The Ramble Shamble Children by Christina Soontornvat and Lauren Castillo

Hello, Christina Soontornvat! Hello, Lauren Castillo! I am so grateful for the time we spent together on Book Joy Live in April. During the episode, Lauren shared one of The Ramble Shamble Children’s BEAUTIFUL interior illustrations. Today, you’re both here to share the cover. HOORAY! 

Christina, please tell us about the 5 children featured on the cover.

Christina: Merra, Finn, Locky, Roozle, and Jory are living and thriving alone together in their ramble shamble house. They each have their own very important jobs at the house that help keep things running smoothly: Merra tends the garden; Finn looks after the chickens; the twins scare off the always-hungry blackbirds; Jory takes care of the mud. The five kids are resourceful and tough, and (like most kids) can really get a lot more done on their own than people might expect. They are inspired by characters I created for my daughter, back when she used to beg for stories “with absolutely no grownups!”

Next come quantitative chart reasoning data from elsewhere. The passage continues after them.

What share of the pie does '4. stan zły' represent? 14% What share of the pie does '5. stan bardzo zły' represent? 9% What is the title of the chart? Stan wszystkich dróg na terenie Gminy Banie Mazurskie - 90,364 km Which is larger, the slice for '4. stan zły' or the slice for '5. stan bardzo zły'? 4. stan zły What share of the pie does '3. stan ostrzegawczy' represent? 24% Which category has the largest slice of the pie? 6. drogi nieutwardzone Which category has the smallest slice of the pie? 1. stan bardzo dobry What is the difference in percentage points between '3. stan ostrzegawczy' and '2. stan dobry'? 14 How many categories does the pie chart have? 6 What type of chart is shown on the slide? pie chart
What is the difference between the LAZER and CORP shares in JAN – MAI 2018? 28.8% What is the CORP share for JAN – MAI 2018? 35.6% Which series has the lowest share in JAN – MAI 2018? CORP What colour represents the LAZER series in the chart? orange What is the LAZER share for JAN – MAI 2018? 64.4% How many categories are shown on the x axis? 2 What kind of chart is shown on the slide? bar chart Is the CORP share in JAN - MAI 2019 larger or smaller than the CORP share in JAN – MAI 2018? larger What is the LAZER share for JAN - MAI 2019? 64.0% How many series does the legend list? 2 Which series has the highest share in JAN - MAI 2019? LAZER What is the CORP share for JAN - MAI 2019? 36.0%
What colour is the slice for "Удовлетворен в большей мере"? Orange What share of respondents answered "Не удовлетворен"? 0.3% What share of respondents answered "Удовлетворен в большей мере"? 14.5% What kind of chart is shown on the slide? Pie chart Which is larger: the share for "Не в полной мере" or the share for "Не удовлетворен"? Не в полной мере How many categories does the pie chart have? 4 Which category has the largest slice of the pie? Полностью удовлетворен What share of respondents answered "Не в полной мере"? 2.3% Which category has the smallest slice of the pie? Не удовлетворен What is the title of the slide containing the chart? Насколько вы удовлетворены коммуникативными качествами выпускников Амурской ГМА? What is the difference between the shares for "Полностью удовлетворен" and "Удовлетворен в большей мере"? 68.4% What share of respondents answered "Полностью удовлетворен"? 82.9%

Lauren, thank you for sending me a PDF of The Ramble Shamble Children. When I opened the file, it went directly to the copyright and dedication page. My eye spotted “For the 5 little Sharps and their rad parents.”

Lauren Castillo: Yes! From the moment I first read The Ramble Shamble Children manuscript, The Sharp family came to mind. Colby and Alaina have 5 fun, wild, adventurous kids. And there are 5 fun, wild, adventurous Ramble Shamble Children. It just made perfect sense that this book be dedicated to them.

Christina, please respond to the following scenario.

A bookseller at Book People in Austin asks you to fill out a shelftalker about The Ramble Shamble Children. There is enough space for 270 characters.

Christina: Five children live, work, and play together in a ramble shamble house in the countryside. When they get the notion to turn their humble house into a “proper” home, nothing goes quite as smoothly as they imagined. This is a story about love, family, and what it means to have everything.

The perfect booktalk, Christina! 

Lauren, I always love hearing about your process and the materials you use to create your magnificent art. Please tell us about how you created the art combining ink drawings and Gelli monoprints in Adobe Photoshop. 

Lauren Castillo: Because there is so much outdoor landscape in the book, I visualized very organic printed backgrounds. Gelli printing is a loose form of printmaking that I thought would suit my needs well. When you lay colors and shapes down on a Gelli plate you definitely get some unexpected and (most times) fun results. It feels very ramble shamble. :) I combined those loose backgrounds with more rendered drawings of the characters using Photoshop on my computer. When you layer art digitally, it can be nice because if you aren’t quite satisfied with one of the layers you have the opportunity to rework it without having to scrap the parts you love. 

Christina, please finish the following sentence starters: 

Lauren Castillo’s illustrations honor children and reassure them that they are the most important people in the world. And oh, they are so beautiful!

Picture books are the most vital books I read. They remind me what is important, who is important, and help my feel connected to my fellow humans more than any other type of book.

Lauren, please finish the following sentence starters: 

Christina Soontornvat’s manuscript for The Ramble Shamble Children is a sweet, silly, and magical sibling story. The fantastical qualities helped to push me out of my comfort zone, where I tried new things with color palette and printmaking that I might not have done otherwise.

Story is illustrating, is learning, is growing, is empowering, is. . .

Look for The Ramble Shamble Children on March 9, 2021. 

The delightful story of an unconventional family of kids who learn the ups and downs of working together.

Merra, Locky, Roozle, Finn, and little Jory love their ramble shamble house. It’s a lot of work taking care of the garden, the chickens, and themselves, but they all pitch in to make it easier–even Jory, who looks after the mud puddles. When they come across a picture of a “proper” house in a book, they start wondering if their own home is good enough. So they get to work “propering up” the garden, the chickens, and even the mud puddles. But the results aren’t exactly what they expected, and when their now-proper household’s youngest member goes missing, they realize that their ramble shamble home might be just right for their family, after all.